The first challenge is the land cover changes between Ref and LR images. Unlike the natural image domain, where Ref images are collected through image retrieval or captured from different viewpoints, Ref and LR images in remote sensing scenarios utilize geographic information to match the same location. Existing methods implicitly capture the land cover changes between LR and Ref images by adaptive learning or attention-based transformers. However, the underuse or misuse problems of Ref information still exist in these methods.
The second challenge is the large spatial resolution gaps between remote sensing sensors (e.g., 8× to 16×). Existing RefSR methods are usually based on the generative adversarial network (GAN) and designed for a 4× scaling factor. They can hardly reconstruct and transfer the details in the face of large-factor super-resolution. In recent years, conditional diffusion models have demonstrated greater effectiveness in image super-resolution and reconstruction than GAN. A straightforward way to boost RefSR is to use LR and Ref images as conditions for the diffusion model. To effectively utilize the reference information, some methods inject Ref information into the blocks of the denoising networks. However, they implicitly model the relationship between LR and Ref images for denoising, leading to ambiguous usage of Ref information and content fidelity limitation.

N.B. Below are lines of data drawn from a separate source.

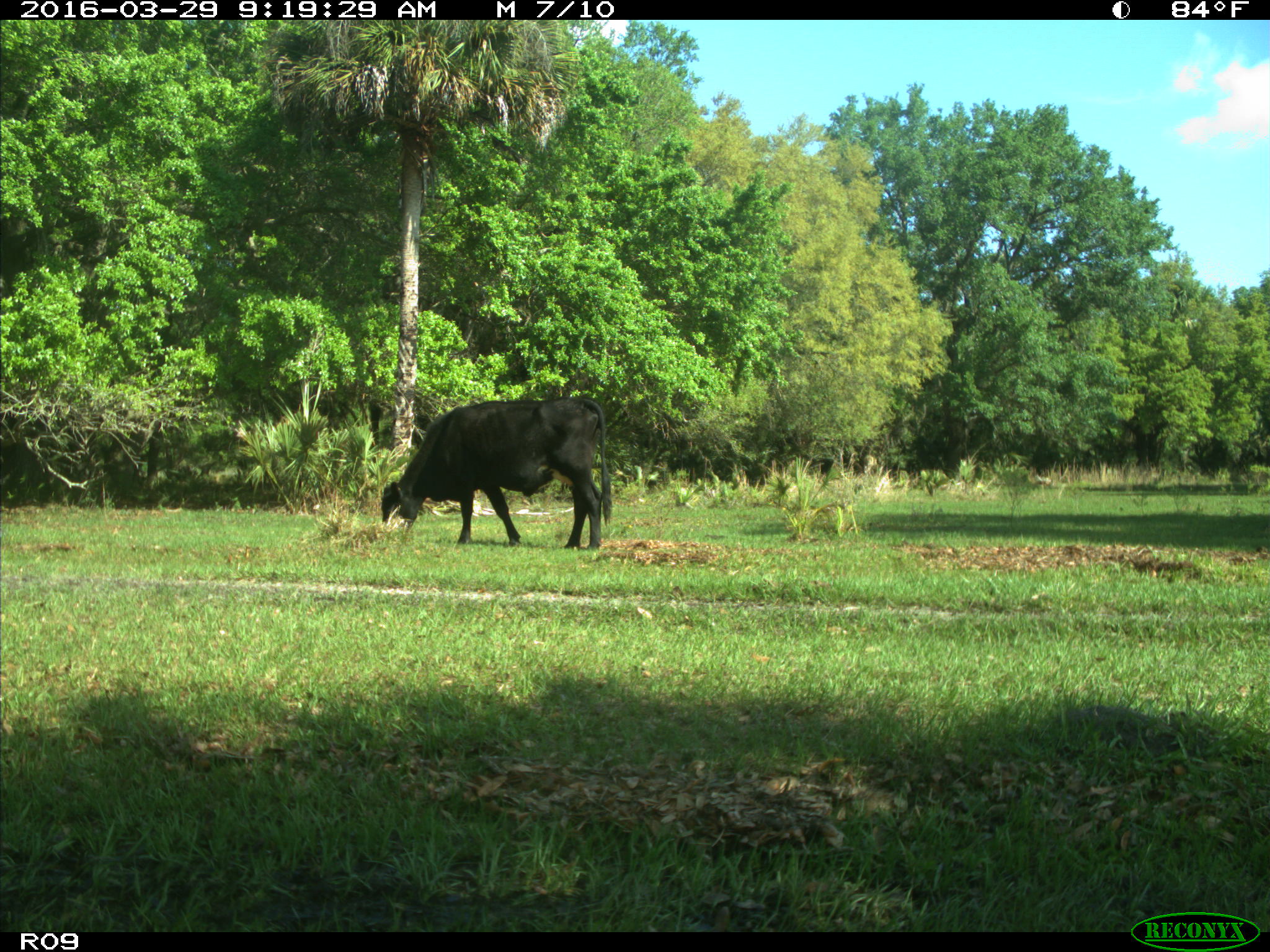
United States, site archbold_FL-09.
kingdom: Animalia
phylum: Chordata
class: Mammalia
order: Artiodactyla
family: Bovidae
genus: Bos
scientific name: Bos taurus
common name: domestic cow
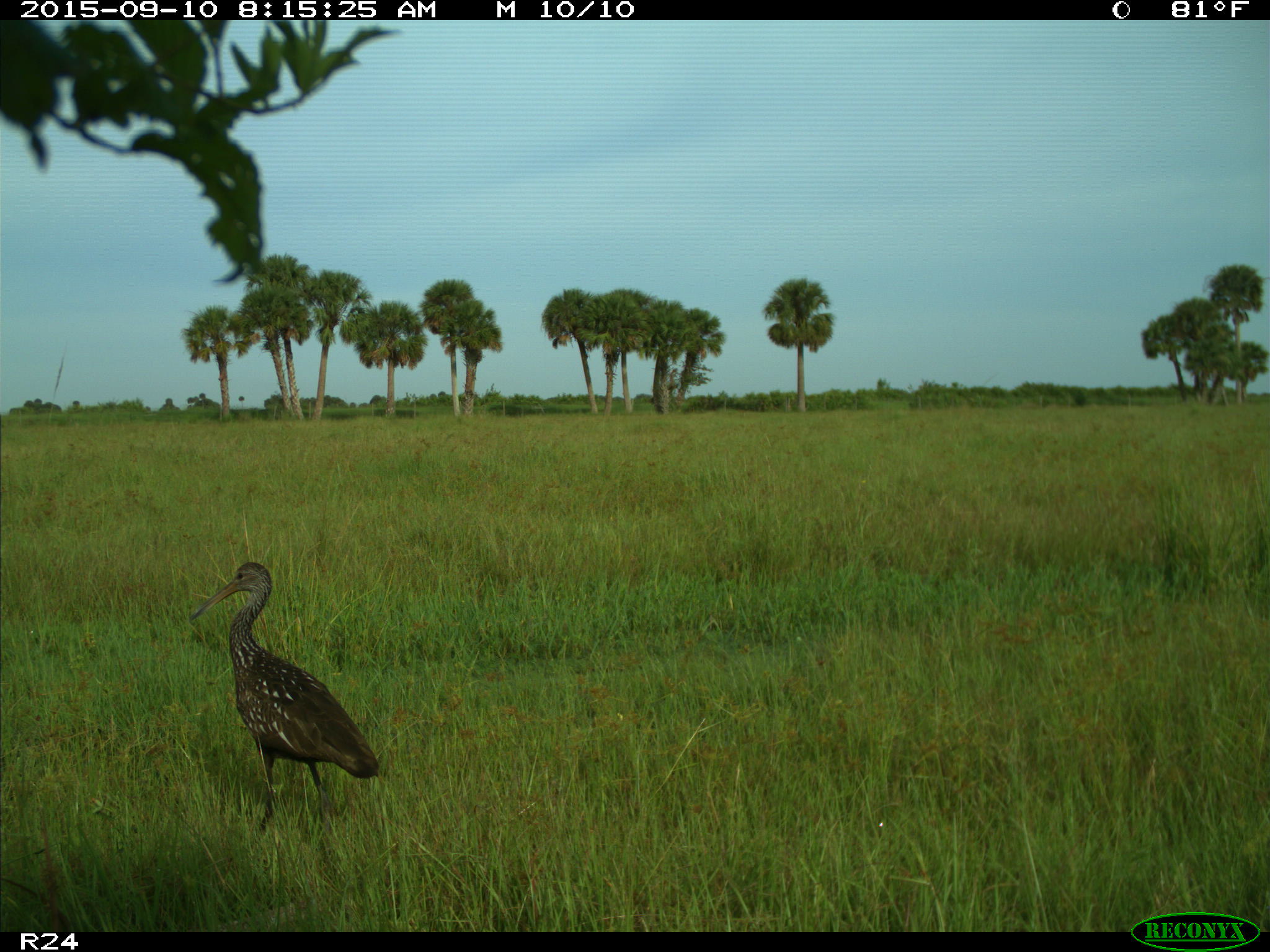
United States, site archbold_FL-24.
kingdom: Animalia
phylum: Chordata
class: Aves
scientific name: Aves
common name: birds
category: unidentified bird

To alleviate the above issues, we introduce land cover change priors to improve the effectiveness of reference feature usage and the faithfulness of content reconstruction (as shown in Figure 1). Benefiting from the development of remote sensing change detection (CD), we can use off-the-shelf CD methods to effectively capture land cover changes between images of different spatial resolutions. On the one hand, the land cover change priors enhance the utilization of reference information in unchanged areas. On the other hand, the changed land cover classes can guide the reconstruction of semantically relevant content in changed areas. Furthermore, according to the land cover change priors, we can decouple the semantics-guided denoising and reference texture-guided denoising in an iterative way to improve the model performance. To illustrate the effectiveness of the proposed method, we perform experiments on two datasets using two large scaling factors. Our method achieves state-of-the-art performance. In summary, our contributions are summarized as follows:
• We introduce the land cover change priors in RefSR to improve the content fidelity of reconstruction in changed areas and the effectiveness of texture transfer in unchanged areas, building bridges across spatial and temporal resolutions in remote sensing scenarios.
• We propose a novel RefSR method named Ref-Diff that injects the land cover change priors into the conditional diffusion model by the change-aware denoising model, enhancing the model’s effectiveness in largefactor super-resolution.
• Experimental results demonstrate that the proposed method outperforms the existing SOTA RefSR methods in both quantitative and qualitative aspects.